▸ Activity
Scan the material below for every line with the string "hear", and copy those lines.

▸ Records for this task
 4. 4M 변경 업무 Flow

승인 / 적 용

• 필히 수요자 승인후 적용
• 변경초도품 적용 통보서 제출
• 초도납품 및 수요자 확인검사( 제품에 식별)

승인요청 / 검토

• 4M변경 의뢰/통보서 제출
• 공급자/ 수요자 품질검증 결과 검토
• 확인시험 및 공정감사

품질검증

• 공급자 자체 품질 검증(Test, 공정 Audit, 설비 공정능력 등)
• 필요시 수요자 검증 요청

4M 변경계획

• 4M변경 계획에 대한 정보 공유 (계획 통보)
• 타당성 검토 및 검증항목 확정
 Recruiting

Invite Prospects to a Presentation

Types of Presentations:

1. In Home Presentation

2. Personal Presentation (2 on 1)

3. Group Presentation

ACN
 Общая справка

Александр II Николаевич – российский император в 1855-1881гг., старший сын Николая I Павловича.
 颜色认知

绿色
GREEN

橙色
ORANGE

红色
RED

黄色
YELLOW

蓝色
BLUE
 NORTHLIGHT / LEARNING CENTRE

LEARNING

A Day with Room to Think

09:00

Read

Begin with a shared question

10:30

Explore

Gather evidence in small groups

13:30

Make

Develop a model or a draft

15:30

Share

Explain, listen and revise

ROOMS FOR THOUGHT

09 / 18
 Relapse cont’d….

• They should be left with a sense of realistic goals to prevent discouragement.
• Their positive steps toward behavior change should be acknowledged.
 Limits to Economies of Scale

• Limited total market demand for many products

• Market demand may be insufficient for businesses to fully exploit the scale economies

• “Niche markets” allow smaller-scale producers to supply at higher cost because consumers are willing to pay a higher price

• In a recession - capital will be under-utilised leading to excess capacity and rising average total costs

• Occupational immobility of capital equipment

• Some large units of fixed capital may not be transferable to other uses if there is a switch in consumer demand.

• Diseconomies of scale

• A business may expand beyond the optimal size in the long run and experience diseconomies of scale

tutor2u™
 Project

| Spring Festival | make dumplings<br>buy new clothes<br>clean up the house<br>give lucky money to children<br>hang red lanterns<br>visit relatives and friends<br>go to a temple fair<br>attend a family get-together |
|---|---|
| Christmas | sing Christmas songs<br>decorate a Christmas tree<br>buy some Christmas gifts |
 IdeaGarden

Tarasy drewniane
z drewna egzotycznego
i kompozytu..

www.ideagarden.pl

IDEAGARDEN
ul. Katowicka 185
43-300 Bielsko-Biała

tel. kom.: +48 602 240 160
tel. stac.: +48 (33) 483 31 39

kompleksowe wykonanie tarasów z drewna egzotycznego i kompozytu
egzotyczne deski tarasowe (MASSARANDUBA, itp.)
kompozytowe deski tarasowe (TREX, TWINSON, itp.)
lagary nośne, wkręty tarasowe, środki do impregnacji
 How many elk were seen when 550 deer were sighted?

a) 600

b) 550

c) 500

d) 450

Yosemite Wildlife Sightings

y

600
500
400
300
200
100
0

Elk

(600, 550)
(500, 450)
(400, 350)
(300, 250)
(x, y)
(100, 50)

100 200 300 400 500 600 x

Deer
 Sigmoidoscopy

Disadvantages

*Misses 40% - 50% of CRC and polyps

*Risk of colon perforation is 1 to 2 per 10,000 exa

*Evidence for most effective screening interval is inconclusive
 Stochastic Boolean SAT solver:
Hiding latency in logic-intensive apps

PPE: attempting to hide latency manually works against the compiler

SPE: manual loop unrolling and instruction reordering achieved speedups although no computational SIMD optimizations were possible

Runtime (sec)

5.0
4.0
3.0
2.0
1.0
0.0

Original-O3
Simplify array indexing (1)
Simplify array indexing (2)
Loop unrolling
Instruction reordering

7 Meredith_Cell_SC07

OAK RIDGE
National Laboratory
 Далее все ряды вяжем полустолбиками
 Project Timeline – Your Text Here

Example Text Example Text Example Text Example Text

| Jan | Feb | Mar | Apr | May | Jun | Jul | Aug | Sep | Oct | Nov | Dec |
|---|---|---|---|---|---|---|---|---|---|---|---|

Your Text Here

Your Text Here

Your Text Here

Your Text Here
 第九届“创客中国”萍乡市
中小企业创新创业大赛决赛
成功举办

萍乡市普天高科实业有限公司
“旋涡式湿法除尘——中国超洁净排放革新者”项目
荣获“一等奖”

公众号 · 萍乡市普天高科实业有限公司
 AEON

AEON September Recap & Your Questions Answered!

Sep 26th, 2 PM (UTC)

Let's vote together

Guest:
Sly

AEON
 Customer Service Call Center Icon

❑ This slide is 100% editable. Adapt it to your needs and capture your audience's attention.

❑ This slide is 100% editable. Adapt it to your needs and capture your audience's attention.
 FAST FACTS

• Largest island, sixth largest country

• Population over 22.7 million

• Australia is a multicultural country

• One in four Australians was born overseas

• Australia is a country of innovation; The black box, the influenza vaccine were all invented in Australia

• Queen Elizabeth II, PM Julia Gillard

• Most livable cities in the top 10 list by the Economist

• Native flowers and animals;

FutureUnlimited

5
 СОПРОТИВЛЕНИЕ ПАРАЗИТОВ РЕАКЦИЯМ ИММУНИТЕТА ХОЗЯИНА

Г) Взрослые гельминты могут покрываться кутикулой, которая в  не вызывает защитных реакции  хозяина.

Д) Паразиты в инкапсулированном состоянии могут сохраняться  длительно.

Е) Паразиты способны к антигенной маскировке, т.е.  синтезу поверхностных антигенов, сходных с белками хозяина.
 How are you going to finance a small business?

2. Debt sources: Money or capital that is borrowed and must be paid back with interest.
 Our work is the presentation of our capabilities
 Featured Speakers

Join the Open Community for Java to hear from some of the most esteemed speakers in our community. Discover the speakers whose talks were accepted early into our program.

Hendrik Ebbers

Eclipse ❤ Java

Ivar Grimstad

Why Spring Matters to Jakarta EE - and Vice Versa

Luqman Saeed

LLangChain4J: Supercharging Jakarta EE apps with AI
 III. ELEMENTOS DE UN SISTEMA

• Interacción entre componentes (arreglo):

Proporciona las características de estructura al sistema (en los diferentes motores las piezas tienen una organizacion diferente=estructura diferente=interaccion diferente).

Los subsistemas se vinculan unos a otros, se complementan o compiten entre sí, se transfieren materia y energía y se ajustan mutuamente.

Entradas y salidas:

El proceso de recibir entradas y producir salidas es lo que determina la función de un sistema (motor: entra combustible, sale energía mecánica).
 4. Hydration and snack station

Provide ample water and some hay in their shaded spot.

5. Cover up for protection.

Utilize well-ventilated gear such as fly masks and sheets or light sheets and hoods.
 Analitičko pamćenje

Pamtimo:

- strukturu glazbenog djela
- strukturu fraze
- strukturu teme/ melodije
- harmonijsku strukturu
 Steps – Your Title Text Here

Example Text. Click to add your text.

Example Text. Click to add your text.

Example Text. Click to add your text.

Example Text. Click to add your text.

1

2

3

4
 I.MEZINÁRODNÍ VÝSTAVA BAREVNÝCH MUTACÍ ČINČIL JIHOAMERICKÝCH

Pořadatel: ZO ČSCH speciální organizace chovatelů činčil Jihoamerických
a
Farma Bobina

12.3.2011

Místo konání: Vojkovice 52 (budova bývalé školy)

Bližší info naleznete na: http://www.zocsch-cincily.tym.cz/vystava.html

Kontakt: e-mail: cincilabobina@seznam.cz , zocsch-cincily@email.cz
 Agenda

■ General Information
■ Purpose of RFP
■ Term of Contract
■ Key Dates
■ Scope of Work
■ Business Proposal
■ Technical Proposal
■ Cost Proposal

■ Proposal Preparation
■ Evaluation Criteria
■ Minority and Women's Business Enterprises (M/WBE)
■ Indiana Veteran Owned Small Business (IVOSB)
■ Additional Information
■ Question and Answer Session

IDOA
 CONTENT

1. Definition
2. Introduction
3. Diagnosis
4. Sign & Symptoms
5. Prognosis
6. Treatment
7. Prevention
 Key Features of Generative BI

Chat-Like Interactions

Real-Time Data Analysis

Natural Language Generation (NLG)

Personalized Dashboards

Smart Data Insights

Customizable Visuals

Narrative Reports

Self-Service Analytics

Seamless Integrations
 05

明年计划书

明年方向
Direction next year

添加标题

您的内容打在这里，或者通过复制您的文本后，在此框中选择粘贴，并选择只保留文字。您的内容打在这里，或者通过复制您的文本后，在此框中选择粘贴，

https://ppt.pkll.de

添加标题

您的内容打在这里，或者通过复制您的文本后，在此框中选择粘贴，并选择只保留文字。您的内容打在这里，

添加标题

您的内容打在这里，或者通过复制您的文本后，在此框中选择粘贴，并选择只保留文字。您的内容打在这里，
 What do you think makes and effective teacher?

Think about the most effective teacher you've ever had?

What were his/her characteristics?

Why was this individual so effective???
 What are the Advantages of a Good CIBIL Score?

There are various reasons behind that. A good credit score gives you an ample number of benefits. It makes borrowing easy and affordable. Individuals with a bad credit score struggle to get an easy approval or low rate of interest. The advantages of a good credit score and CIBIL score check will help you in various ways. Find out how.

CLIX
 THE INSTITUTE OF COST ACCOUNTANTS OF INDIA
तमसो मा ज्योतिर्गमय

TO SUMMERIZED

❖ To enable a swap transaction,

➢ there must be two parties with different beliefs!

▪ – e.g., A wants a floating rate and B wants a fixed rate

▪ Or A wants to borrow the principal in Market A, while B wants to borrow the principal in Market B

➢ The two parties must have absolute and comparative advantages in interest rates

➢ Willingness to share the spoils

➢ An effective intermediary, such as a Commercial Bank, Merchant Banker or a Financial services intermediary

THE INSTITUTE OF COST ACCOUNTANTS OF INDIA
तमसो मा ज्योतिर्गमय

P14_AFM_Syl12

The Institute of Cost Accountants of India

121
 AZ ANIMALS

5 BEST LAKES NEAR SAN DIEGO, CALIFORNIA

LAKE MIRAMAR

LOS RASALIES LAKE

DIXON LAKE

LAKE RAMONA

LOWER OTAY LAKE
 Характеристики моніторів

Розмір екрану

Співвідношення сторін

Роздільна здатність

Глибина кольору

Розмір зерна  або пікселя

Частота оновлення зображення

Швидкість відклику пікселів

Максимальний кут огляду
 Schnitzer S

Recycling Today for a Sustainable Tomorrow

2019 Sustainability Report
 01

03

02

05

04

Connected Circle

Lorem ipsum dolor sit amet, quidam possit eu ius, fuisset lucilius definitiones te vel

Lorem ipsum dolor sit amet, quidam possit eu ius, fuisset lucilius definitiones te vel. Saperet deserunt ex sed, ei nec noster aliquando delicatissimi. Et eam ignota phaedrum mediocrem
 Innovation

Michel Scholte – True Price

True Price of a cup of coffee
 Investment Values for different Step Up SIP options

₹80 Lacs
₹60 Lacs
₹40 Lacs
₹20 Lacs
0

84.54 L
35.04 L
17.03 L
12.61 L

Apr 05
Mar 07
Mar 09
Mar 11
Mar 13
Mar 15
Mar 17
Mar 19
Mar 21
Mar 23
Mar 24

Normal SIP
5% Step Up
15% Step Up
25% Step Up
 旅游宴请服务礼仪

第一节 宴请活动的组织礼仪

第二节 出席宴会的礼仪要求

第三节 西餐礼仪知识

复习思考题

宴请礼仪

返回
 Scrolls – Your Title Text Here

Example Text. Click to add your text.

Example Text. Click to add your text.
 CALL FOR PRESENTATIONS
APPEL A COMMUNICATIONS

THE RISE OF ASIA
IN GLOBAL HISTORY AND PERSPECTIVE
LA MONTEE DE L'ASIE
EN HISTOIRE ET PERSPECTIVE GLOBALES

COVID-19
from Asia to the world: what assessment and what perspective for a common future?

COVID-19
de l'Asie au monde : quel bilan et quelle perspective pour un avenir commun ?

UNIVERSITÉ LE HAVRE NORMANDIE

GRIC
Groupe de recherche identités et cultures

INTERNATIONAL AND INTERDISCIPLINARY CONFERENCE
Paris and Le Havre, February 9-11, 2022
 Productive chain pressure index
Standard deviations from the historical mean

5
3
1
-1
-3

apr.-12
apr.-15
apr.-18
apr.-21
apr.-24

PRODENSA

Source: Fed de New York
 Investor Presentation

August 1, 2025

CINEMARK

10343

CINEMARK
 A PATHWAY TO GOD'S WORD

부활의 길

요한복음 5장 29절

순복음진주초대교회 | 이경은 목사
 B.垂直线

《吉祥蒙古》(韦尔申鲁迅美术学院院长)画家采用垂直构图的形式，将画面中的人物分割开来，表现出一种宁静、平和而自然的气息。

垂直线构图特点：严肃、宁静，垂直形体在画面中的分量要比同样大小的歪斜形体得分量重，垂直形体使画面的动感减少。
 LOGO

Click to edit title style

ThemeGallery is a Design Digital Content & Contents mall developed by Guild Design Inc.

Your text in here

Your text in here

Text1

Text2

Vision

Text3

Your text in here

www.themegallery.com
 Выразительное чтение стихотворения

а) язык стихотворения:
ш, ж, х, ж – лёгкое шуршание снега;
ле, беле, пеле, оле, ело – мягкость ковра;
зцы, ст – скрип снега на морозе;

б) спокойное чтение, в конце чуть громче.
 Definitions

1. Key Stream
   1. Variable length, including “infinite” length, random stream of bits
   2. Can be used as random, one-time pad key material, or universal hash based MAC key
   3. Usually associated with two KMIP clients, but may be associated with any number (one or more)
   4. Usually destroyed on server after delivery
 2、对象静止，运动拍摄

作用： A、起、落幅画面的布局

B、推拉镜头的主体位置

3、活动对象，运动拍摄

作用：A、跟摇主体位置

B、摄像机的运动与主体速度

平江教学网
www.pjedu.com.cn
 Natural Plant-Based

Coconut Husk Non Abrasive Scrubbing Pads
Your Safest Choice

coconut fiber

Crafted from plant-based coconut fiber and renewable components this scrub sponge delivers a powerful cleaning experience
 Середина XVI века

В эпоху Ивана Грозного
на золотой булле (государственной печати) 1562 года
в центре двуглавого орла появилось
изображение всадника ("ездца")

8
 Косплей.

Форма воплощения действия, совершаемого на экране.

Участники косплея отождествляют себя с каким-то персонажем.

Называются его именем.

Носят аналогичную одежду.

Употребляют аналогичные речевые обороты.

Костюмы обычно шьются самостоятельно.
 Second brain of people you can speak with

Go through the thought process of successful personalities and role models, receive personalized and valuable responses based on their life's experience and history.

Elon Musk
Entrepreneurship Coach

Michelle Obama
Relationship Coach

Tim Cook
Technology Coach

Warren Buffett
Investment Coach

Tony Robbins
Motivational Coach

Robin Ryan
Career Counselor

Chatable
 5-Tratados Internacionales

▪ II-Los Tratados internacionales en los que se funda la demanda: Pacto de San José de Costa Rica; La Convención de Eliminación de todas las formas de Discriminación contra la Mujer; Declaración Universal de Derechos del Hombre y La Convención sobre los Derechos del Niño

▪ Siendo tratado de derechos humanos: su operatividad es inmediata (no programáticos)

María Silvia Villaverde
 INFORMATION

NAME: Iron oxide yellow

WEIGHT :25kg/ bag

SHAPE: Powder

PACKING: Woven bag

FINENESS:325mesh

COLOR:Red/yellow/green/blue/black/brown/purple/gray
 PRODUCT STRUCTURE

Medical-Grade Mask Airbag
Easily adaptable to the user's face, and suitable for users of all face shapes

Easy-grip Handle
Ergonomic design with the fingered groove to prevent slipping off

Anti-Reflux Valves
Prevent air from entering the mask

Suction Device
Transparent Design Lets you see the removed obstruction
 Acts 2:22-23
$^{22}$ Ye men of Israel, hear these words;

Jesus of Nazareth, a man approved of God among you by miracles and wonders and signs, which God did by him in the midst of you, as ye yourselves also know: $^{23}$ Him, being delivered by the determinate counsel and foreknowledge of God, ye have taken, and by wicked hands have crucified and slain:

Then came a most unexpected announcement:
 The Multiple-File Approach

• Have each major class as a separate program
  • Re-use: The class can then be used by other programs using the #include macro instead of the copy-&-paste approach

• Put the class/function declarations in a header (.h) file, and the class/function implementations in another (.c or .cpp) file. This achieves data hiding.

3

▸ Answer area
Join the Open Community for Java to hear from some of the most esteemed speakers in our community. Discover the speakers whose talks were accepted early into our program.
$^{22}$ Ye men of Israel, hear these words;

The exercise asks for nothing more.